* TRAVAIL À FAIRE
(A) Recopiez fidèlement le passage de l'extrait choisi compris entre « Comment Holcim pollue » et « diligence en Suisse. », ces deux bornes incluses.
(B) Traduisez en anglais cette phrase de l'extrait choisi : « Depuis 2018, les fours de la cimenterie de Beočin incinèrent des déchets médicaux, des pneus de voiture et des plastiques, en plus de la totalité des déchets ménagers de la commune. »

##### EXTRAIT CHOISI

Comment Holcim pollue l’air en Serbie en toute impunité

Les émissions d’une cimenterie de Holcim dans le nord de la Serbie sont non seulement très nocives pour la santé, mais elles violent aussi les limites légales en vigueur dans le pays. C’est ce que révèle une enquête soutenue par le prix d’investigation de Public Eye, qui explique pourquoi le géant du ciment suisse n’a jamais dû faire face à ses responsabilités. Avec le contre-projet à l’initiative pour des multinationales responsables, Holcim ne sera contraint à aucun devoir de diligence en Suisse.

Depuis près de vingt ans, le plus grand producteur mondial de matériaux de construction, qui a récemment installé son siège dans le paradis fiscal de Zoug, exploite l’une des usines les plus polluantes de Serbie. Depuis 2018, les fours de la cimenterie de Beočin incinèrent des déchets médicaux, des pneus de voiture et des plastiques, en plus de la totalité des déchets ménagers de la commune. Une analyse des émissions réalisée fin 2019 par l’inspection régionale pour la protection de l’environnement a montré que pour certaines substances nocives, comme le dioxyde de soufre ou l’ammoniac, les valeurs limites légales étaient massivement dépassées (jusqu’à 200%). Les conséquences pour la population de cette ville industrielle sont dévastatrices: «On ne peut plus respirer ici», se plaignent des habitant·e·s proches de l’usine, qui souhaitent rester anonymes par peur des représailles. S’il n’existe pas de données sanitaires officielles, celles du cimetière montrent que le taux de mortalité par cancer est plus élevé que la moyenne nationale.

##########
##### DONNÉES ÉTUDIÉES

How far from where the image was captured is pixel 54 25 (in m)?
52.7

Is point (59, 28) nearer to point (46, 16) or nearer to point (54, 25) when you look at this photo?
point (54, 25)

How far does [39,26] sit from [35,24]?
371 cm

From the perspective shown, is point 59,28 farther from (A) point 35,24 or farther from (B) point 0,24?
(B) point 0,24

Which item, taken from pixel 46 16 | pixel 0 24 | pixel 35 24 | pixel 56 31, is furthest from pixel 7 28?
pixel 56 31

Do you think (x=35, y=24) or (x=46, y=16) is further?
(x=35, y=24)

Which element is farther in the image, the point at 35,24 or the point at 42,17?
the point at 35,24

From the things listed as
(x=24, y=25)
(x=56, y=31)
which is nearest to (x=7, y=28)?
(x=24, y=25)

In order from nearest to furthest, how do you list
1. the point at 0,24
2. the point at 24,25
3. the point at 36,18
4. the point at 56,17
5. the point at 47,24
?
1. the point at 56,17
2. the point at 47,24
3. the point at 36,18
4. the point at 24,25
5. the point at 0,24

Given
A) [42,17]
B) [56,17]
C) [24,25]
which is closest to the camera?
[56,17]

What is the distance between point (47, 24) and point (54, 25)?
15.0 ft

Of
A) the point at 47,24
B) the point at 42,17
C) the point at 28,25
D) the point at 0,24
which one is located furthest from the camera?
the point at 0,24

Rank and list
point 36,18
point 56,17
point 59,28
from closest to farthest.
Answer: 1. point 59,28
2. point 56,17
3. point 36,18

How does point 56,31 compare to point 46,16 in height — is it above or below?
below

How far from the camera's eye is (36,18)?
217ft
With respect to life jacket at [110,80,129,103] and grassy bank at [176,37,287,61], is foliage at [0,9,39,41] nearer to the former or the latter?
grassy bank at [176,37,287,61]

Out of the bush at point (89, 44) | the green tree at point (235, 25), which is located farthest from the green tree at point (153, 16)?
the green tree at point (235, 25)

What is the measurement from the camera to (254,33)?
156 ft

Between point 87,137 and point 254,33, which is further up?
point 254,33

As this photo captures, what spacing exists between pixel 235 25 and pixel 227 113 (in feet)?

##########

* CORRIGÉ CI-DESSOUS
(A)
Comment Holcim pollue l’air en Serbie en toute impunité

Les émissions d’une cimenterie de Holcim dans le nord de la Serbie sont non seulement très nocives pour la santé, mais elles violent aussi les limites légales en vigueur dans le pays. C’est ce que révèle une enquête soutenue par le prix d’investigation de Public Eye, qui explique pourquoi le géant du ciment suisse n’a jamais dû faire face à ses responsabilités. Avec le contre-projet à l’initiative pour des multinationales responsables, Holcim ne sera contraint à aucun devoir de diligence en Suisse.

(B) Since 2018, the kilns of the Beočin cement plant have been incinerating medical waste, car tires and plastics, in addition to all of the municipality's household waste.